その時に館長さんがマーキングした1頭が、毘沙ノ鼻に飛来しました。
2020.10.28 アサギマダラ調査の裏話
アサギマダラ が渡りをする蝶であると判明したのは、全国の愛好家の皆さんのおかげです。
毎年、何百・何千頭の蝶にマーキングし、何日かかって何キロ移動した、というデータの蓄積に基づくものです。
一期一会の奇跡です。
この2週間に毘沙ノ鼻で確認できた標識蝶は、新潟県妙高高原 、長野県小諸市 、石川県白山市 、広島県三次市 、滋賀県大津市、山口県内では山陽小野田市竜王山 、周防大島・・・
この情報だけでも、各地で多くの方がアサギマダラ に関わっているのを垣間見る事ができますね。
今回ご協力いただいた、長州アサギマダラ の会代表の福村さん。
活動10年目になるそうです。
過去には、効率的にデータが取れないかと、リフレッシュパーク豊浦で人工孵化してマーキングした蝶を飛び立たせようとしたそうです。
しかし、その場で落ちてしまい飛ばない蝶が多数・・・
思い通りにはいかなかったそうです。
再捕獲される蝶は自然の中で生まれ、過酷な旅に耐える事ができる強い蝶なのですね。
「かわいい子には旅をさせろ」ですね。
マーキングする際は、土地所有者の方や周囲の方に説明して了承を得て『調査中』の腕章をして作業にあたります。
しかし『網を振って、捕獲して放蝶』(調査)という行為は、知らない人から見ると、
・何してるの?(疑)
・蝶がかわいそう(泣)(哀)
・逃げていってしまうじゃないか(怒)
写真を撮る人にとっては、
『ベストショットを狙って忍耐強く待っている状況』だったり、
鑑賞したい人にとっては、
『その美しい姿を見たくて、遠くから足を運んできたのに』
という思いがあります。
知っていれば許容できることも、知らないと嫌悪感さえ生まれてしまうこともあります。
例えば、鉄道愛好家の場合、「撮り鉄 」「乗り鉄 」「呑み鉄」と『好みは色々なタイプがあるよね』と認知されています。

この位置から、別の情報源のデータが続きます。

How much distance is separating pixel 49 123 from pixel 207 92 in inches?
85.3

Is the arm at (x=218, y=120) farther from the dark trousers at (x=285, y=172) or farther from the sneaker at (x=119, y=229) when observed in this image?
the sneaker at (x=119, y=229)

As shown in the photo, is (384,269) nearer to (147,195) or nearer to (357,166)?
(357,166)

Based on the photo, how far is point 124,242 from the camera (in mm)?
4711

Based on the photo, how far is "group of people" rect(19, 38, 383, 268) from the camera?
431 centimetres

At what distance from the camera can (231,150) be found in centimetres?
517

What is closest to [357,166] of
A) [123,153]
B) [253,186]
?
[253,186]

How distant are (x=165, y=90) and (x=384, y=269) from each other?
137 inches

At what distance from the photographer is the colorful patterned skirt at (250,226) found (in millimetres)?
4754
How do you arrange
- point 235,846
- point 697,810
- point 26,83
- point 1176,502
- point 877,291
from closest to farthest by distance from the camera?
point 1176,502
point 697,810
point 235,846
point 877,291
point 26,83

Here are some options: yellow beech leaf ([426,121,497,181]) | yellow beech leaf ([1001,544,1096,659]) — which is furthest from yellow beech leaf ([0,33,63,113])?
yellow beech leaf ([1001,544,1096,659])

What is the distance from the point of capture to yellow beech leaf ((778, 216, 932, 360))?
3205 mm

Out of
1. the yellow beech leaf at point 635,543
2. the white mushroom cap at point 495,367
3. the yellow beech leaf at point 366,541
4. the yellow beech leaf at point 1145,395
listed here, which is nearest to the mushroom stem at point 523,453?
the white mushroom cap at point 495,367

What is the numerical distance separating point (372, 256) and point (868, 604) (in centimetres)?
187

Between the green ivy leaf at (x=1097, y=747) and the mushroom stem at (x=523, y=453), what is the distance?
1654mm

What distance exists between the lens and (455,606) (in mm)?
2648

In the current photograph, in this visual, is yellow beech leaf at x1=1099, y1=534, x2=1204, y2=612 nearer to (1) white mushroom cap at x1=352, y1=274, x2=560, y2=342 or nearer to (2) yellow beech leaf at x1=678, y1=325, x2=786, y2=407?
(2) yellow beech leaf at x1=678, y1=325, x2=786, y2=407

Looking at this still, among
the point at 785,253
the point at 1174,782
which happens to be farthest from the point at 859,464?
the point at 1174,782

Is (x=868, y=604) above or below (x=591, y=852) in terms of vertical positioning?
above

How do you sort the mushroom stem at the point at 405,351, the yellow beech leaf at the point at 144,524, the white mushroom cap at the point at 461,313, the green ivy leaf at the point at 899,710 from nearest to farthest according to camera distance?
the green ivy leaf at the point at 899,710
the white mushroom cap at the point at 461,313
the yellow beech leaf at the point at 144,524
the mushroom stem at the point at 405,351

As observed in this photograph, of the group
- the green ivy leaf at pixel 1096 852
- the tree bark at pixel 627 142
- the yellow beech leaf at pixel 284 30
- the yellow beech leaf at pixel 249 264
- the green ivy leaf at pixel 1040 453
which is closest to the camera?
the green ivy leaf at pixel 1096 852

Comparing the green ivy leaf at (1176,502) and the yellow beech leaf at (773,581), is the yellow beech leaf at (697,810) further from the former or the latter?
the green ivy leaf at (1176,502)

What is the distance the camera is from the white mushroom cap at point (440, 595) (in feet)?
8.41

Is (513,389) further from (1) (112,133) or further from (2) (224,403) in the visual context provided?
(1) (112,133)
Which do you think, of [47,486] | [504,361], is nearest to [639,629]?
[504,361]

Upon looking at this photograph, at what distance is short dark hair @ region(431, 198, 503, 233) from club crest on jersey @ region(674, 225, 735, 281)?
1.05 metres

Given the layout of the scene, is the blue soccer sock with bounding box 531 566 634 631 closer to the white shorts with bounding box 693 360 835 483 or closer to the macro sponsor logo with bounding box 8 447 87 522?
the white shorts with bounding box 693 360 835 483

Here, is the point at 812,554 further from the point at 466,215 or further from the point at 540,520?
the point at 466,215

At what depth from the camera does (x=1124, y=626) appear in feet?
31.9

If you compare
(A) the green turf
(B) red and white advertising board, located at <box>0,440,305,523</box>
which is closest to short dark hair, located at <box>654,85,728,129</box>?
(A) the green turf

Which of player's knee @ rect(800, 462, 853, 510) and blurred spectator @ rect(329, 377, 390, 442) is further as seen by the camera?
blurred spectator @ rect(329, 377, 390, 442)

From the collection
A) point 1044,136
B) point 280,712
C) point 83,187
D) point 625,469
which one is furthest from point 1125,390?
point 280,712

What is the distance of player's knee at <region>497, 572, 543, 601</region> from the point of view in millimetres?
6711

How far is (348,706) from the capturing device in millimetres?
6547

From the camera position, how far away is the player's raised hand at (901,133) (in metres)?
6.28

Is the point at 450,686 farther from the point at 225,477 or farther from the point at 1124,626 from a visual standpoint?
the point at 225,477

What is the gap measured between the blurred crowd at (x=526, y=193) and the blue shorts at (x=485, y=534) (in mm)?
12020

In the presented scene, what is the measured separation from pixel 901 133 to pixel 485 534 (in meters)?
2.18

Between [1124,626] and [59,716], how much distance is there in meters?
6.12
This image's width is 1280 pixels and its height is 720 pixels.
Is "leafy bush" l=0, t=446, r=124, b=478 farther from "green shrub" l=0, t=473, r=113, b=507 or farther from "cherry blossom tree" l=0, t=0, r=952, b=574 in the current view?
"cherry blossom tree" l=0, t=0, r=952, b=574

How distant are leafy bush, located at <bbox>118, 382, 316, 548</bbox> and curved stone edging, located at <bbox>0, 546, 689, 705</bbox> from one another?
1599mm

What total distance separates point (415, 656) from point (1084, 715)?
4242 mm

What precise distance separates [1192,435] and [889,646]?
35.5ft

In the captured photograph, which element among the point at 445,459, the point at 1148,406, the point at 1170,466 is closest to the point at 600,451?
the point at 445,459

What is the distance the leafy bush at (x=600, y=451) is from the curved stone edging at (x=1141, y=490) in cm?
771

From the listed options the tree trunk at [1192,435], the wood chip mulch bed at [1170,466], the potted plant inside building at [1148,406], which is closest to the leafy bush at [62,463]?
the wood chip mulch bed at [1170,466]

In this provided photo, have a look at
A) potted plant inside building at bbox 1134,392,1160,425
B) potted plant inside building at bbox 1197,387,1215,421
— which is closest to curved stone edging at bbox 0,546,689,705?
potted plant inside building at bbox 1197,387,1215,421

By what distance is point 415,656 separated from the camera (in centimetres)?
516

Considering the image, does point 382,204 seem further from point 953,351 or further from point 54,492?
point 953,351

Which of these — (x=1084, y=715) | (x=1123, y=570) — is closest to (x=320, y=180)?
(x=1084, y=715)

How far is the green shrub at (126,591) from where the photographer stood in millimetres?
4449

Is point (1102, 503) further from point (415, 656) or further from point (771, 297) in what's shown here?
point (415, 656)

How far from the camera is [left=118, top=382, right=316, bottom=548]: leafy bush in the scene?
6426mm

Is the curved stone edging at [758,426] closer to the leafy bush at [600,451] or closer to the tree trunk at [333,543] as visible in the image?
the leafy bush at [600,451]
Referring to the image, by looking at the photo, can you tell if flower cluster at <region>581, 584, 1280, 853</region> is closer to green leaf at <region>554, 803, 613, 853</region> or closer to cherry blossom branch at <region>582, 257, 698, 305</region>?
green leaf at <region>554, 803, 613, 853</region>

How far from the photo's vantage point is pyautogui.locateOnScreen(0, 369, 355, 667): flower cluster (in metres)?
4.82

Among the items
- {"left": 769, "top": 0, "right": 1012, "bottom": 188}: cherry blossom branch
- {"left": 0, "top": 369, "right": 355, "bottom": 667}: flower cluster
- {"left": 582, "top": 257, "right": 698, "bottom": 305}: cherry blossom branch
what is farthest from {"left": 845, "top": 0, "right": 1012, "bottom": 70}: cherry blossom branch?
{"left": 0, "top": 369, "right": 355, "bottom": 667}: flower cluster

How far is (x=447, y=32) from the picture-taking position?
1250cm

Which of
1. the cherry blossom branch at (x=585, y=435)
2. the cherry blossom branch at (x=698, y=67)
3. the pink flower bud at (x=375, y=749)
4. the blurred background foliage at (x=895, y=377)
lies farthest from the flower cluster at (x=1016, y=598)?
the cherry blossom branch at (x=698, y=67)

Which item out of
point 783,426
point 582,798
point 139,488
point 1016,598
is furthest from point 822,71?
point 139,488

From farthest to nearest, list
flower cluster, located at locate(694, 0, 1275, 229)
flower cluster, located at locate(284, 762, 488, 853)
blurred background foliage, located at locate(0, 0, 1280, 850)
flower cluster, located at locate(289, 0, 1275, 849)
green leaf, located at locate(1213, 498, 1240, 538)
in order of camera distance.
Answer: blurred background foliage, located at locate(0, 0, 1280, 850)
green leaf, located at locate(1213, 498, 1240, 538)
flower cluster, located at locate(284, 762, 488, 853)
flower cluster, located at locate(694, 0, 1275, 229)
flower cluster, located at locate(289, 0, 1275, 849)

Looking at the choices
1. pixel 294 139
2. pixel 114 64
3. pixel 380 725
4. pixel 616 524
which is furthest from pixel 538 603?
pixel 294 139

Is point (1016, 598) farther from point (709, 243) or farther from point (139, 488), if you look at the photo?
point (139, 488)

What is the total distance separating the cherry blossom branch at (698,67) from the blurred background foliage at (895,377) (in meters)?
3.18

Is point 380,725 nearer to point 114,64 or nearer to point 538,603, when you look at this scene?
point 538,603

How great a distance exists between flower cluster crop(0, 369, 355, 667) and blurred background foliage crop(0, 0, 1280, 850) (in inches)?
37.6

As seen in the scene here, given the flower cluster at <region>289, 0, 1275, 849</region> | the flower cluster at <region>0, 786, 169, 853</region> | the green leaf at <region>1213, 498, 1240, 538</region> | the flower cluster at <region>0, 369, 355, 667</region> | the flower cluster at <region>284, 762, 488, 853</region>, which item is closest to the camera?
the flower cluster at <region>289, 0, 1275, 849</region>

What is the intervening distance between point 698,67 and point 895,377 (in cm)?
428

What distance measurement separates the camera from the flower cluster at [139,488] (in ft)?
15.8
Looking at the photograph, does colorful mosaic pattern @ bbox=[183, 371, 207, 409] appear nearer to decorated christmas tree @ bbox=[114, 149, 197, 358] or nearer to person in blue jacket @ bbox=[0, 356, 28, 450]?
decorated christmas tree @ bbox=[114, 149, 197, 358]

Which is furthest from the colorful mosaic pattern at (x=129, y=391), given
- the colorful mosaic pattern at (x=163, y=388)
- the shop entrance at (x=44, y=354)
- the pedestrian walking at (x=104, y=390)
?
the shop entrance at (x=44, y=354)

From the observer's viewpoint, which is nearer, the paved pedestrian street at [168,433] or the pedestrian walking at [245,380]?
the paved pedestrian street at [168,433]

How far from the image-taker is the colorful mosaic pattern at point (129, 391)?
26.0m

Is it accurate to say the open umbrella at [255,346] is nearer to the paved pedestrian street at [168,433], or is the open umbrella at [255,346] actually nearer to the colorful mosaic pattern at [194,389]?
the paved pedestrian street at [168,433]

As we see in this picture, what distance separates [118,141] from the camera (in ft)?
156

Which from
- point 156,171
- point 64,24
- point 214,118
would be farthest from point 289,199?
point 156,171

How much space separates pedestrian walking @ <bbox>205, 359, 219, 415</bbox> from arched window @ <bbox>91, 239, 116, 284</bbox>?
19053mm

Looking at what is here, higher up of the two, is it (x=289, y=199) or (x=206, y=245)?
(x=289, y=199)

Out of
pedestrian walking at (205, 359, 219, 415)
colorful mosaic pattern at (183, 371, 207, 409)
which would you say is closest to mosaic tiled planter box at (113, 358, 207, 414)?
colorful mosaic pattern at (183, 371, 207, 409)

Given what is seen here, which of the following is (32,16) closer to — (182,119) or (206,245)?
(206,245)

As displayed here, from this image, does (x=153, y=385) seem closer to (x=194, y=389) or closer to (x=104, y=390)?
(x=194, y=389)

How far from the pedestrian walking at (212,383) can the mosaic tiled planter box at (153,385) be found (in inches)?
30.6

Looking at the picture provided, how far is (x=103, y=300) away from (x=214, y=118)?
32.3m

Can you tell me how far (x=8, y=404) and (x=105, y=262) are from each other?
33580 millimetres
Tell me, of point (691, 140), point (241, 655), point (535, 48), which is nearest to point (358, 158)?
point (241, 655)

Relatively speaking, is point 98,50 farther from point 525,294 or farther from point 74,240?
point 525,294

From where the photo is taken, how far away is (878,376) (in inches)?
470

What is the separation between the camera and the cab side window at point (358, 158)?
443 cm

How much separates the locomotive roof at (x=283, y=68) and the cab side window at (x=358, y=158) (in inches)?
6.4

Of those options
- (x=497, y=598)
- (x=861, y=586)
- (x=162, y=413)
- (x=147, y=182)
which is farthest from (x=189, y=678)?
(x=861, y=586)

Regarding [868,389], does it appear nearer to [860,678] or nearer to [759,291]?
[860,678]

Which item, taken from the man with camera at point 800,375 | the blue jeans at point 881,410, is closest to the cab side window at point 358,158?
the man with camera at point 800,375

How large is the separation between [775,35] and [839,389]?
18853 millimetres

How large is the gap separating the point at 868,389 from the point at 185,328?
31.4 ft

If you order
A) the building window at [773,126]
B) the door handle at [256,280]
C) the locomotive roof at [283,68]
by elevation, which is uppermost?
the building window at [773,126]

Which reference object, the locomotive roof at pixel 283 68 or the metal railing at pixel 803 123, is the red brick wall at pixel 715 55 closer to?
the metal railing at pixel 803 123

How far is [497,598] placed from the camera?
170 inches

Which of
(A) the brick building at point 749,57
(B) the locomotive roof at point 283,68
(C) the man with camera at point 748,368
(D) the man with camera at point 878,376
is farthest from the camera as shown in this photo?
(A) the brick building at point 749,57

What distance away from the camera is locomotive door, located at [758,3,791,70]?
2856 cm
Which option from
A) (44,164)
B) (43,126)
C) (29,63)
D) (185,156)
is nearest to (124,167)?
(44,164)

鉄道ファンの人数は桁違いです。
今話題の「鬼滅の刃」に登場するキャラクター「胡蝶しのぶ」
アサギマダラのキャラクターですので、また違うタイプのファンが増えるかもしれません。
アサギマダラ の認知度が低いために生まれてしまうギャップ。
愛好家の皆さんの活動やアサギマダラ について、多くの人に知ってもらって
『アサギマダラ の楽しみ方は色々なタイプがあるよね』と、
認め合う人が増えてほしいという願いを込めてお伝えしました。
2020.10.19 吉母小マーキング体験授業
アサギマダラの会 長州アサギマダラの会代表福村さんご指導のもと、吉母小のみなさんがアサギマダラのマーキング体験授業を行いました。
朝学習で本物の蝶と同じサイズ(約5cm)の写真にマーキング練習をして、いざ本番!みなさん怖がることなく、優しい手つきでマーキングしました。
「頑張ってね~!」と送り出したアサギマダラ。南下して九州や沖縄、台湾まで渡る蝶はいるでしょうか?
2020.10.6 毘沙ノ鼻初飛来!
9月下旬から、ちらほら飛来情報がありましたが、とうとう毘沙ノ鼻にもアサギマダラがやってきました!
撮影:安冨静夫さん
2020.5.22 植え付け~お手入れ
雑草の除去作業を行いました。
2020.4.4 フジバカマ植栽
海を渡り、旅をする蝶【アサギマダラ】
毘沙ノ鼻がある吉母御崎地区には、アサギマダラが大好きな、スナビキソウやフジバカマが自生し、長旅の休憩ポイントになっています。
公園内にフジバカマを植栽して、アサギマダラの休憩ポイントにする計画に、自治会の皆さん、吉母小PTAの皆さん、子ども達、力を合わせて作業していただき、立派な花壇が完成しました。
山陽小野田市アサギマダラの会、福村さんにもご協力をいただきました。
10年前から毎年御崎地区と蓋井島でアサギマダラの観察、保護活動をされておられます。